1996 Europakonzert from St. Petersburg with Claudio Abbado

01 May 1996
Europakonzert from St. Petersburg

Berliner Philharmoniker
Claudio Abbado

Anatoli Kotcherga, Kolja Blacher

  • Sergei Prokofiev
    Romeo and Juliet, ballet, op. 64: The Montagues and the Capulets · Dance of the five couples · Masks · Dance of the maids with lilies · Death of Tybalt (19 min.)

  • Sergei Rachmaninov
    Aleka, opera: Cavatina “Vyes’ tabor spit” (8 min.)

    Anatoli Kotcherga Bass

  • Ludwig van Beethoven
    Romances for violin and orchestra No. 1 in G major, op. 40 and No. 2 in F major, op. 50 (14 min.)

    Kolja Blacher Violin

  • Ludwig van Beethoven
    Symphony No. 7 in A major, op. 92 (40 min.)

  • Pyotr Ilyich Tchaikovsky
    The Nutcracker, op.71: Waltz of the Flowers (8 min.)

There are not many opera houses that deserve the attribute “legendary”, but the Mariinsky Theatre in St. Petersburg, where both Mussorgsky’s Boris Godunov and Tchaikovsky’s Nutcracker received their premieres, is certainly one of them. So it was a special experience for the Berliner Philharmoniker and Claudio Abbado to perform their European Concert on this stage in 1996. 

At the same time, the musicians celebrated a small anniversary, as it was one hundred years ago that the orchestra had performed in Russia for the first time, as part of the festivities for the coronation of Tsar Nicholas II. With reference to their hosts, the musicians opened the concert with excerpts from Prokofiev’s ballet Romeo and Juliet, which had also been given its premiere there.
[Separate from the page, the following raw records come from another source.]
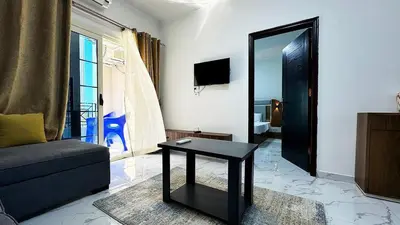 a living room with a couch and a table and a mirror at LA MERA Suite in Hurghada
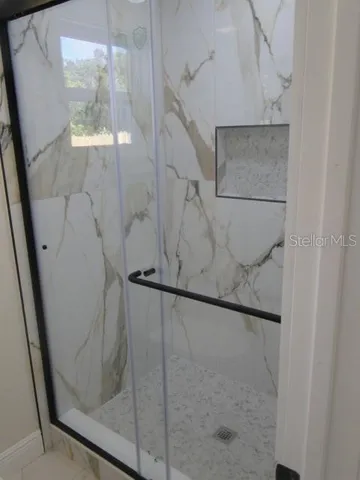 a bathroom with a glass shower door
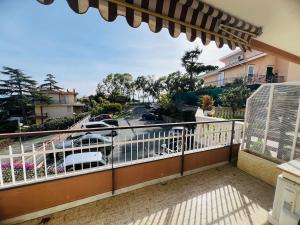 a balcony with a view of a parking lot at Suite Semeria 466 - Sanremo in Sanremo
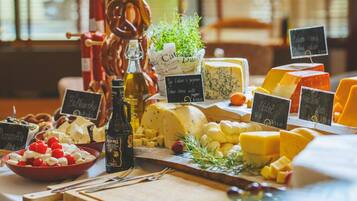 A cheese board with various types of cheese, crackers, and a bottle of wine.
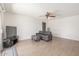Comfortable living room with wood-look tile flooring, ceiling fan, and gray sofa set at 2031 W Gila Ln, Chandler, AZ 85224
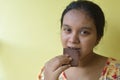 Happy unformal woman eating home made chocolate standing the living room at home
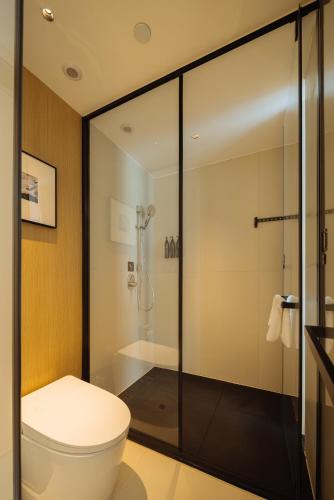 a bathroom with a toilet and a shower at SFEEL设计师酒店 Designer Hotel 昆明穿金路地铁站店 in Kunming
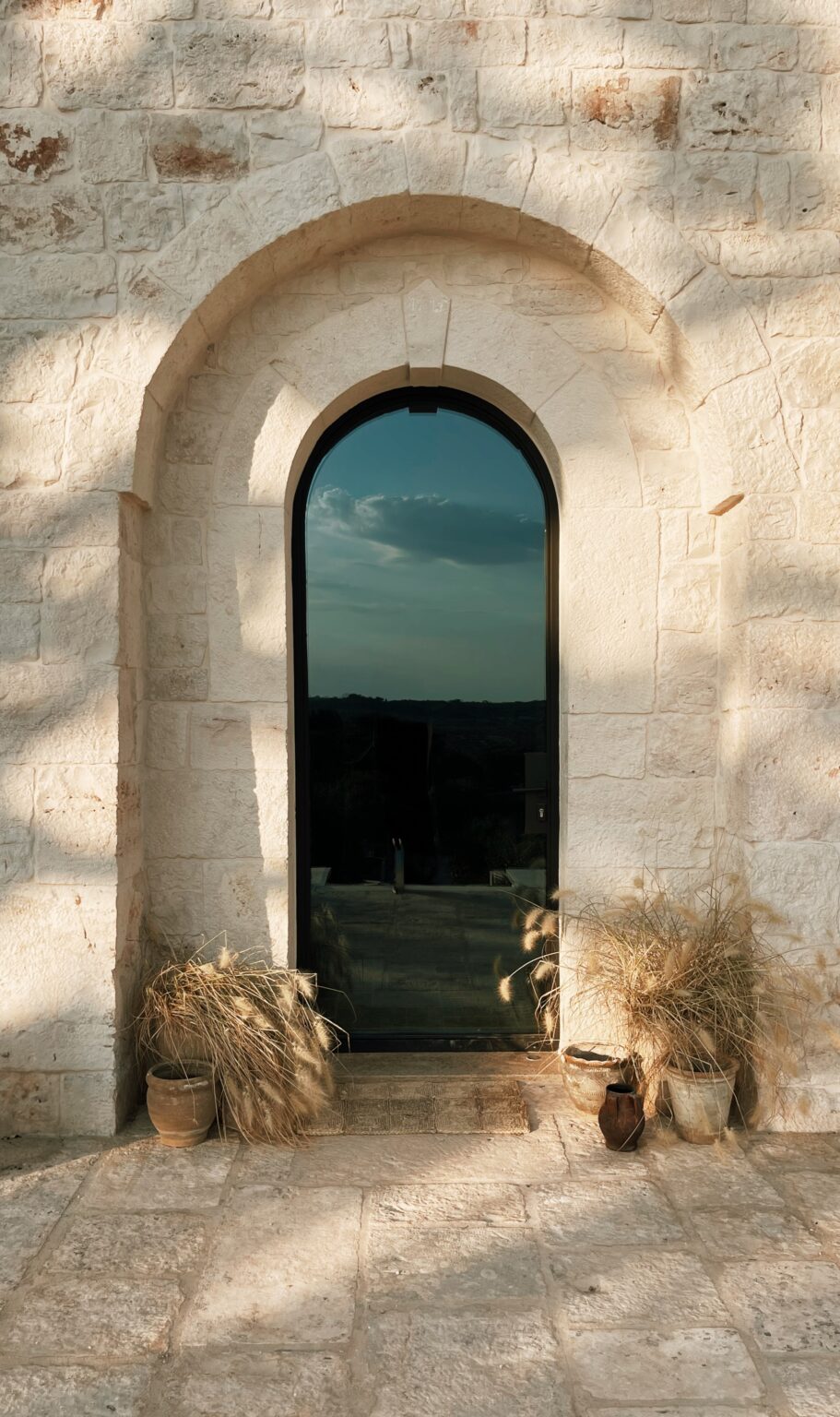 Arched doorway with a reflective glass panel surrounded by rustic stone walls, featuring potted plants and dried grasses at the base, set against a scenic landscape under a cloudy sky. | Only on SopranoVillas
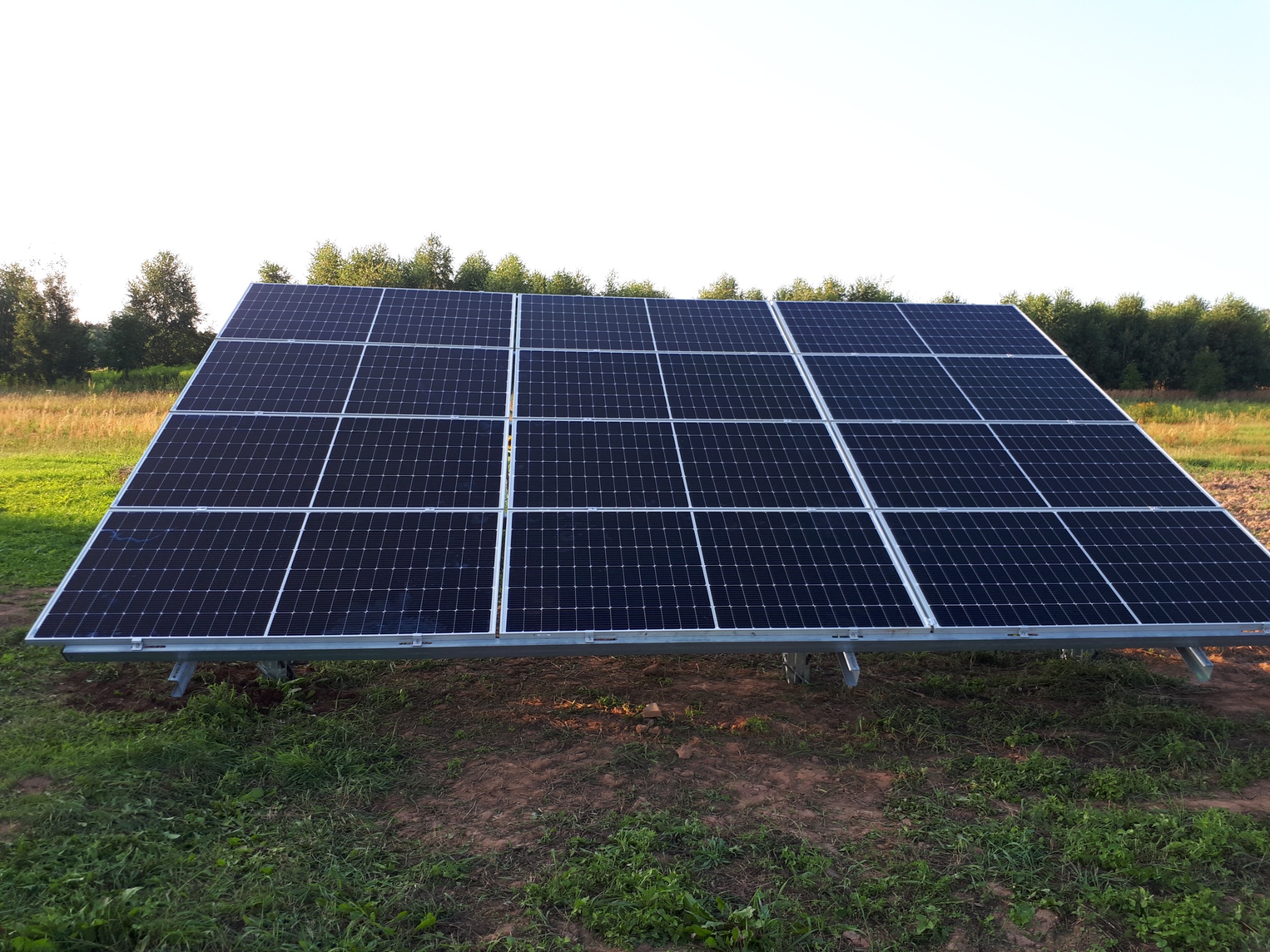 Panel słoneczny z czarnymi ogniwami i srebrną ramą, zamontowany na metalowej konstrukcji na trawiastym terenie z widokiem na drzewa w tle.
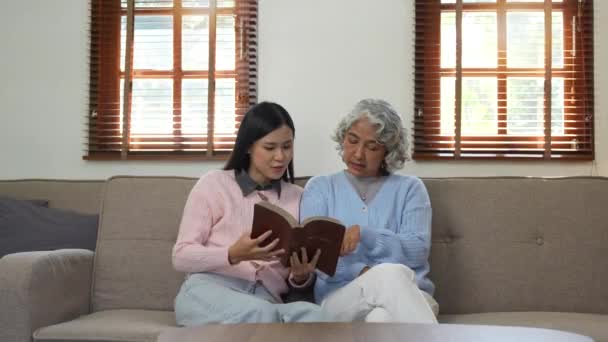 Alte Mutter Und Tochter Glücklich Buch Lesen Sitzt Auf Dem — Stockvideo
The Russian-themed part of the concert closed with a powerful performance of the Cavatina from Rachmaninov’s opera Aleka by Anatoli Kotscherga. 

The second part of the concert with Beethoven’s Violin Romances is linked to the Cavatina in as far as they also bring operatic scenes to mind with their shifting between beauty of sound and dramatic expression. The soloist is Kolja Blacher, who was first concertmaster of the Berliner Philharmoniker from 1993 to 1999. The concert came to a close with Beethoven’s Seventh Symphony, whose piano reduction Beethoven had dedicated to the Russian Tsarina Elisabeth Alexeyavna. In the words of BBC Music Magazine, the work was given “an exhilarating performance characterised by glossy strings and sprightly wind solos”.